____ Teks Bacaan

SURABAYA (mediasurabayarek.net ) - Sidang lanjutan Dian Ariyani, SE. M.Si, Mantan Bendahara KONI kota Kediri , yang tersandung dugaan perkara korupsi dana hibah Komite Olahraga Nasional Indonesia (KONI) Kota Kediri Tahun Anggaran (TA) 2023, dengan agenda pembacaan nota keberatan (eksepsi) yang disampaikan oleh Ketua Tim Penasehat Hukum (PH) Andika Putra Pratama SH dan Dio Akbar R. Purba SH di Pengadilan Tindak Pidana Korupsi (TIPIKOR) Surabaya.
Dalam eksepsinya, Andika
Putra Pratama SH memohon kepada majelis hakimu untuk menjatuhkan putusan sela
dengan amar putusan yang pada pokoknya menyatakan, menerima eksepsi Penasehat
Hukum Dian Ariyani SE, M.Si untuk seluruhnya.
“Menyatakan surat
dakwaan Jaksa Penuntut Umum dengan No.Reg. Per : PDS-02/KDIRI/ft.1/06/2025
batal demi hukum. Menetapkan agar pemeriksaan perkara terhadap Dian Ariyani
untuk tidak dilanjutkan,” ucapnya di ruang Candra Pengadilan TIPIKOR Surabaya,
Kamis (10/7/2025).
Selain itu, menurut Andika Putra SH, juga memohon majelis hakim agar
memulihkan hak Dian Ariyani dalam hal kemampuan, kedudukan, harkat serta
martabatnya. Dan membebankan biaya perkara kepada negara.
Atau apabila Majelis
Hakim Yang Mulia atas dasar pertimbangannya berpendapat lain, Penasehat Hukum
memohon putusan yang seadil-adilnya.
Bahwa Jaksa Penuntut
Umum (JPU) telah salah dalam menerapkan dan menggunakan pasal dalam dakwaan terhadap
Dian Ariyani, dikarenakan dalam kronologis dakwaannya. Khususnya pada surat
dakwaan JPU halaman 26. Yakni “… sengaja menggelapkan uang atau surat berharga
yang disimpan karena jabatannya. Yaitu sejumlah uang sebesar Rp 219, 45
juta. Atau membiarkan uang atau surat berharga tersebut diambil atau digelapkan
oleh orang lain., atau membantu dalam melakukan perbuatan tersebut, yaitu oleh
Arif Wibowo, selaku Wakil Bendahara KONI menggelapkan dana hibah KONI Kota
Kediri Tahun Anggaran 2023 sejumlah Rp 2,4 miliar.

________
____ Entri Data

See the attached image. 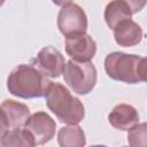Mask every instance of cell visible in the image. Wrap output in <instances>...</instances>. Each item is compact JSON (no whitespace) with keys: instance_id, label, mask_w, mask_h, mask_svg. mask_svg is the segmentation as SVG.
<instances>
[{"instance_id":"277c9868","label":"cell","mask_w":147,"mask_h":147,"mask_svg":"<svg viewBox=\"0 0 147 147\" xmlns=\"http://www.w3.org/2000/svg\"><path fill=\"white\" fill-rule=\"evenodd\" d=\"M141 56L126 54L123 52H114L105 59V70L107 75L117 82L126 84H138V63Z\"/></svg>"},{"instance_id":"2e32d148","label":"cell","mask_w":147,"mask_h":147,"mask_svg":"<svg viewBox=\"0 0 147 147\" xmlns=\"http://www.w3.org/2000/svg\"><path fill=\"white\" fill-rule=\"evenodd\" d=\"M138 77L140 82L147 83V57H140L138 63Z\"/></svg>"},{"instance_id":"8fae6325","label":"cell","mask_w":147,"mask_h":147,"mask_svg":"<svg viewBox=\"0 0 147 147\" xmlns=\"http://www.w3.org/2000/svg\"><path fill=\"white\" fill-rule=\"evenodd\" d=\"M114 38L117 45L122 47H132L141 41L142 29L131 18L125 20L114 29Z\"/></svg>"},{"instance_id":"5b68a950","label":"cell","mask_w":147,"mask_h":147,"mask_svg":"<svg viewBox=\"0 0 147 147\" xmlns=\"http://www.w3.org/2000/svg\"><path fill=\"white\" fill-rule=\"evenodd\" d=\"M57 28L64 37L85 33L87 30V17L83 8L77 3L62 6L57 15Z\"/></svg>"},{"instance_id":"6da1fadb","label":"cell","mask_w":147,"mask_h":147,"mask_svg":"<svg viewBox=\"0 0 147 147\" xmlns=\"http://www.w3.org/2000/svg\"><path fill=\"white\" fill-rule=\"evenodd\" d=\"M46 106L62 123L78 124L85 117L82 101L71 95L69 90L60 83L51 82L45 93Z\"/></svg>"},{"instance_id":"52a82bcc","label":"cell","mask_w":147,"mask_h":147,"mask_svg":"<svg viewBox=\"0 0 147 147\" xmlns=\"http://www.w3.org/2000/svg\"><path fill=\"white\" fill-rule=\"evenodd\" d=\"M1 125L0 133L10 129H17L25 125L30 117V109L26 105L15 100H5L1 103Z\"/></svg>"},{"instance_id":"9a60e30c","label":"cell","mask_w":147,"mask_h":147,"mask_svg":"<svg viewBox=\"0 0 147 147\" xmlns=\"http://www.w3.org/2000/svg\"><path fill=\"white\" fill-rule=\"evenodd\" d=\"M127 142L132 147H147V123L131 127L127 132Z\"/></svg>"},{"instance_id":"ac0fdd59","label":"cell","mask_w":147,"mask_h":147,"mask_svg":"<svg viewBox=\"0 0 147 147\" xmlns=\"http://www.w3.org/2000/svg\"><path fill=\"white\" fill-rule=\"evenodd\" d=\"M55 5H57V6H65V5H68V3H71V1L72 0H52Z\"/></svg>"},{"instance_id":"e0dca14e","label":"cell","mask_w":147,"mask_h":147,"mask_svg":"<svg viewBox=\"0 0 147 147\" xmlns=\"http://www.w3.org/2000/svg\"><path fill=\"white\" fill-rule=\"evenodd\" d=\"M123 1H125L129 5V7L131 8L133 14L139 13L147 5V0H123Z\"/></svg>"},{"instance_id":"7c38bea8","label":"cell","mask_w":147,"mask_h":147,"mask_svg":"<svg viewBox=\"0 0 147 147\" xmlns=\"http://www.w3.org/2000/svg\"><path fill=\"white\" fill-rule=\"evenodd\" d=\"M132 14L133 13H132L131 8L129 7V5L125 1L113 0L106 6L103 17H105L107 25L111 30H114L121 22H123L125 20H130Z\"/></svg>"},{"instance_id":"3957f363","label":"cell","mask_w":147,"mask_h":147,"mask_svg":"<svg viewBox=\"0 0 147 147\" xmlns=\"http://www.w3.org/2000/svg\"><path fill=\"white\" fill-rule=\"evenodd\" d=\"M63 78L67 85L77 94H88L96 84V69L90 61L80 62L69 60L63 70Z\"/></svg>"},{"instance_id":"7a4b0ae2","label":"cell","mask_w":147,"mask_h":147,"mask_svg":"<svg viewBox=\"0 0 147 147\" xmlns=\"http://www.w3.org/2000/svg\"><path fill=\"white\" fill-rule=\"evenodd\" d=\"M49 80L34 65L20 64L9 74L7 88L10 94L22 99L45 96Z\"/></svg>"},{"instance_id":"ba28073f","label":"cell","mask_w":147,"mask_h":147,"mask_svg":"<svg viewBox=\"0 0 147 147\" xmlns=\"http://www.w3.org/2000/svg\"><path fill=\"white\" fill-rule=\"evenodd\" d=\"M24 127L30 131L36 145H44L54 138L56 123L47 113L37 111L30 115Z\"/></svg>"},{"instance_id":"8992f818","label":"cell","mask_w":147,"mask_h":147,"mask_svg":"<svg viewBox=\"0 0 147 147\" xmlns=\"http://www.w3.org/2000/svg\"><path fill=\"white\" fill-rule=\"evenodd\" d=\"M33 65L46 77L57 78L63 74L65 60L59 49L53 46H46L37 54Z\"/></svg>"},{"instance_id":"4fadbf2b","label":"cell","mask_w":147,"mask_h":147,"mask_svg":"<svg viewBox=\"0 0 147 147\" xmlns=\"http://www.w3.org/2000/svg\"><path fill=\"white\" fill-rule=\"evenodd\" d=\"M57 142L61 147H83L86 144V138L78 124H69L59 130Z\"/></svg>"},{"instance_id":"5bb4252c","label":"cell","mask_w":147,"mask_h":147,"mask_svg":"<svg viewBox=\"0 0 147 147\" xmlns=\"http://www.w3.org/2000/svg\"><path fill=\"white\" fill-rule=\"evenodd\" d=\"M0 145L2 147L8 146H23V147H32L36 146L34 139L30 131L24 127H17V129H10L5 131L3 133H0Z\"/></svg>"},{"instance_id":"30bf717a","label":"cell","mask_w":147,"mask_h":147,"mask_svg":"<svg viewBox=\"0 0 147 147\" xmlns=\"http://www.w3.org/2000/svg\"><path fill=\"white\" fill-rule=\"evenodd\" d=\"M108 121L111 126L117 130L129 131L139 122V114L134 107L119 103L113 108L110 114L108 115Z\"/></svg>"},{"instance_id":"9c48e42d","label":"cell","mask_w":147,"mask_h":147,"mask_svg":"<svg viewBox=\"0 0 147 147\" xmlns=\"http://www.w3.org/2000/svg\"><path fill=\"white\" fill-rule=\"evenodd\" d=\"M65 52L72 60L90 61L96 53V44L86 33L68 36L65 37Z\"/></svg>"}]
</instances>
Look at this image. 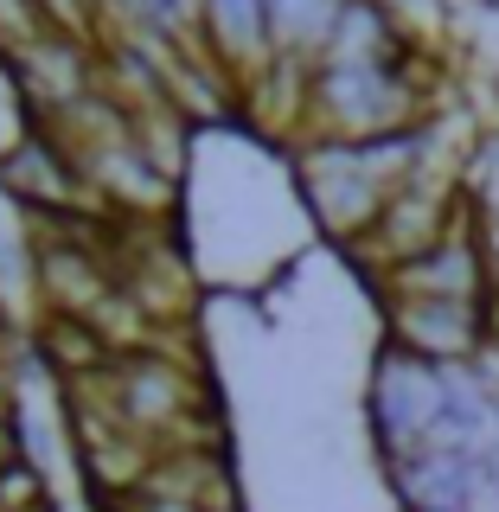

________

■ Soal 1 ■
Jawab pertanyaan berikut berdasarkan teks tentang sidang eksepsi Dian Ariyani.
(a) Di pengadilan mana sidang tersebut berlangsung?
(b) Pada hari dan tanggal berapa permohonan agar pemeriksaan perkara tidak dilanjutkan itu diucapkan?
(c) Menurut kutipan surat dakwaan, apa jabatan Arif Wibowo?
■ Soal 2 ■
Tulis ulang tanpa perubahan bagian teks tentang sidang eksepsi Dian Ariyani, mulai dari "Dalam eksepsinya, Andika" sampai dengan "perkara kepada negara.".

■ Jawaban Tertulis 1 ■
(a) Pengadilan Tindak Pidana Korupsi (TIPIKOR) Surabaya.
(b) Kamis (10/7/2025).
(c) Wakil Bendahara KONI.

■ Jawaban Tertulis 2 ■
Dalam eksepsinya, Andika
Putra Pratama SH memohon kepada majelis hakimu untuk menjatuhkan putusan sela
dengan amar putusan yang pada pokoknya menyatakan, menerima eksepsi Penasehat
Hukum Dian Ariyani SE, M.Si untuk seluruhnya.
“Menyatakan surat
dakwaan Jaksa Penuntut Umum dengan No.Reg. Per : PDS-02/KDIRI/ft.1/06/2025
batal demi hukum. Menetapkan agar pemeriksaan perkara terhadap Dian Ariyani
untuk tidak dilanjutkan,” ucapnya di ruang Candra Pengadilan TIPIKOR Surabaya,
Kamis (10/7/2025).
Selain itu, menurut Andika Putra SH, juga memohon majelis hakim agar
memulihkan hak Dian Ariyani dalam hal kemampuan, kedudukan, harkat serta
martabatnya. Dan membebankan biaya perkara kepada negara.